Eu não creio que seja de todo impossível. A sanguinolência e a vivacidade nas batalhas eu consigo ver bem nitidamente, bastando observar os contra-ataques dos portugueses para com os mouros (na primeira vez que li cheguei até mesmo a me perguntar: necessitava-se disso tudo?). O caráter mitológico não suscita muitas dúvidas: temos deuses pagãos numa época onde o cristianismo estava bem consolidado... Esses deuses atuam sobre a vida dos lusíadas da mesma forma que atuavam sobre os eneiadas; mas é essa diferença histórica que faz do relato dos Lusíadas tão próximo da Iliada ou da Odisseia.

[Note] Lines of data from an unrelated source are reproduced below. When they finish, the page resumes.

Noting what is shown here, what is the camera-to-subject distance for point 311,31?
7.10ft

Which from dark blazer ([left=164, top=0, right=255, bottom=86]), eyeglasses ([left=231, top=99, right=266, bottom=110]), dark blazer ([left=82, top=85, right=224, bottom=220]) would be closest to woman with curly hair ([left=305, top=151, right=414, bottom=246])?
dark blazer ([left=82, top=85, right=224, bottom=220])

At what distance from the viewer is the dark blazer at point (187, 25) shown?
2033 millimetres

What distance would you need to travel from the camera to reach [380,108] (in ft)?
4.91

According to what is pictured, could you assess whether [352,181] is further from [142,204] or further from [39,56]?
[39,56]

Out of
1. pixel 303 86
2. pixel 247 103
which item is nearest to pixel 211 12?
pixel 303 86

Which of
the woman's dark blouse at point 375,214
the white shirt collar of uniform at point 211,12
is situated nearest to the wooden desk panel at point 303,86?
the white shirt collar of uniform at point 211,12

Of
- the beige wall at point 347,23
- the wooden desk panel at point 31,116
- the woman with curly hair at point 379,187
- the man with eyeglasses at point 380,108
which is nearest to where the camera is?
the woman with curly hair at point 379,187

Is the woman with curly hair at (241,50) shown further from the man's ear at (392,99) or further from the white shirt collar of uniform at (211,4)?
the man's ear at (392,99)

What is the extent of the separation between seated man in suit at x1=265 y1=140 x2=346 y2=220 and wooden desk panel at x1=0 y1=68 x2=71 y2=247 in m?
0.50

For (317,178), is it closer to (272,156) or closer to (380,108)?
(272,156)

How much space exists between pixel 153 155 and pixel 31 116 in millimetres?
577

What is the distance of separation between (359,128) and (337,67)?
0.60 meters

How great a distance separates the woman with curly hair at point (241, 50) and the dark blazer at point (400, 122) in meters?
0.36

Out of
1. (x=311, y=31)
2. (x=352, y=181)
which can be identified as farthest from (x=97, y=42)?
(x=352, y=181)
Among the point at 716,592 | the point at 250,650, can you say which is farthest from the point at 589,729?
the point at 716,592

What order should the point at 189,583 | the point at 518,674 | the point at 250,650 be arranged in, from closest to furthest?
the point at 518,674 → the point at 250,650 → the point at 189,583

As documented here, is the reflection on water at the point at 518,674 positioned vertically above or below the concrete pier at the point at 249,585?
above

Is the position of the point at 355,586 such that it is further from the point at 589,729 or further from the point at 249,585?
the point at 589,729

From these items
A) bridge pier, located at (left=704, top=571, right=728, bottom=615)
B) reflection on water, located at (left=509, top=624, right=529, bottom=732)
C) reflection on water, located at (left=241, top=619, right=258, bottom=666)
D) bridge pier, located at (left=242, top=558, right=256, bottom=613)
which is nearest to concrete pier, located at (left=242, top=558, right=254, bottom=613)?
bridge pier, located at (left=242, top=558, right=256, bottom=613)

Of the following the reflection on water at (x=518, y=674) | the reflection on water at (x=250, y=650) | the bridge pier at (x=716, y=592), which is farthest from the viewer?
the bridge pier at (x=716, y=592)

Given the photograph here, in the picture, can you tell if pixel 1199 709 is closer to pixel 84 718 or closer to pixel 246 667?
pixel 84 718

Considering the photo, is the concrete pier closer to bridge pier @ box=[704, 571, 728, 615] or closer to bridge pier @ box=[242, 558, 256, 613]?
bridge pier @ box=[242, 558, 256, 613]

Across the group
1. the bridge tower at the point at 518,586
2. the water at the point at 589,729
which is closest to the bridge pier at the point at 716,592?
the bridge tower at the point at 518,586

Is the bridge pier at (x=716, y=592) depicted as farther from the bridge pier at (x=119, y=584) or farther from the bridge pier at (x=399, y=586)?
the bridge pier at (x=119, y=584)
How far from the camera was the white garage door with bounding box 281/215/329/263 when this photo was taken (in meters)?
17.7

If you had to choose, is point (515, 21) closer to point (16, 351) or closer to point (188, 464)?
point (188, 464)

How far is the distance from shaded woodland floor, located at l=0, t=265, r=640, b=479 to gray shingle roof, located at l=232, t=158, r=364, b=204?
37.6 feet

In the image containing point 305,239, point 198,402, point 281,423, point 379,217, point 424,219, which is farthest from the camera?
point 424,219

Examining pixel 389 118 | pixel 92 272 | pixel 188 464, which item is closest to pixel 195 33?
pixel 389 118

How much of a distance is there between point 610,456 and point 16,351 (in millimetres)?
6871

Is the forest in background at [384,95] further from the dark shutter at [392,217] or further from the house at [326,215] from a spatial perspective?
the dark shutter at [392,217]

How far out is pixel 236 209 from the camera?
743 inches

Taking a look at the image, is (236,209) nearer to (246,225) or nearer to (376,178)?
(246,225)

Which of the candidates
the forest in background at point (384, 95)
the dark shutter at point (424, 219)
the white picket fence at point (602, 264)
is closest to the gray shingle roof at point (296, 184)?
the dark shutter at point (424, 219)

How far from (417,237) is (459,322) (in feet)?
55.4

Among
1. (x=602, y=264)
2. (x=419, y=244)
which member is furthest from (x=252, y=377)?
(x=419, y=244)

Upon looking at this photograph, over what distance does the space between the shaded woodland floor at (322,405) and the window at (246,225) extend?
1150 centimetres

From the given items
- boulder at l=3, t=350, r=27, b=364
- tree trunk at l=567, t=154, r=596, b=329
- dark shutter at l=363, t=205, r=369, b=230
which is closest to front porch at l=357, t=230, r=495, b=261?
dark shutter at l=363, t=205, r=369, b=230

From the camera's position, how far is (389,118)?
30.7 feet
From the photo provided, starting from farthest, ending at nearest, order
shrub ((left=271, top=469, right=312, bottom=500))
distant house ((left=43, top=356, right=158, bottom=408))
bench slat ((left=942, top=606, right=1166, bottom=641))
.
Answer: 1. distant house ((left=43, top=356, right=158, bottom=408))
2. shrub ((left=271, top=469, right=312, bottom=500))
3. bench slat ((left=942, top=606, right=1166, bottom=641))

O caráter humanístico eu não julgo de fato existir: os lusíadas estão mais próximos dos eneiadas do que dos gregos ou dos troianos... O destino dos lusíadas, o fardo que eles carregam nas costas, é maior que o dos companheiros de Eneias. Este sente saudade de sua Troia e, em dado momento da Eneida, chega até mesmo a fundar uma cidade e viver nela julgando estar na "terra prometida". Os portugueses, em contrapartida, são como se fossem meros bonecos ou fantoches dos deuses; são mais honrosos, sob certa ótica, pois provavelmente não parariam numa ilha qualquer e achariam que esta é a terra obstinada. Estão mais próximos dos valores heroicos da Iliada que dos valores da Eneida, que são mais humanos: Vasco não choraria se porventura tivesse que abandonar sua esposa ou seu filho assim como Eneias chorou...
Camões quis engrandecer o homem português e Virgílio quis simplesmente engrandecer o homem. A diferença é que esse homem virgiliano é mais palpável e mais próximo de nós que o homem camoniano que se aproxima do homem homérico, em seus valores e idealizações. O homem camoniano, o homem homérico é um heroi, um mártir. O homem virgiliano, por mais que tente, não consegue alcançar um nível de desconfiguração tão grande.
António José Saraiva, alinhado às teses do marxismo, lamentou a falta de substância dos seus personagens, que para ele são mais estereótipos do que pessoas reais, não são heróis de carne e osso, e carecem de robustez e vigor. (Wikipedia)
O que pode ser contestado, visto que o homem o qual José Saraiva se refere é provavelmente o homem moderno, o homem virgiliano; ao passo que o homem camoniano/homérico é feito em moldes clássicos...
Hegel, embora elogiando várias qualidades d' Os Lusíadas, criticou a incongruência entre o tema nacionalista e o uso de modelos formais clássicos e italianos, além de apontar uma presença excessiva da voz pessoal do poeta, em várias passagens em que usa a primeira pessoa do singular para tecer uma variedade de comentários, interrompendo o fluxo da ação épica. (Wikipedia)
A justificativa disso, pra mim, se encontra em:
Sérgio Buarque de Holanda disse que as cores épicas com que Camões pintou os feitos lusitanos não correspondem tanto a "uma aspiração generosa e ascendente", mas espelham antes uma retrospeção melancólica da glória extinta que mais desfigurou do que fixou a verdadeira fisionomia moral dos agentes da expansão marítima. (Wikipedia)
Coisa que concordo: Camões pintou um Portugal de seus sonhos, o que não desmerece o relato épico do nosso grande poeta, visto que o grego de Homero ou o romano de Virgílio ou a Beatriz de Dante são igualmente sonhados e idealizados... Vejo inclusive como sendo um ingrediente fundamental da poesia épica: o sonho do artista, a visão do artista.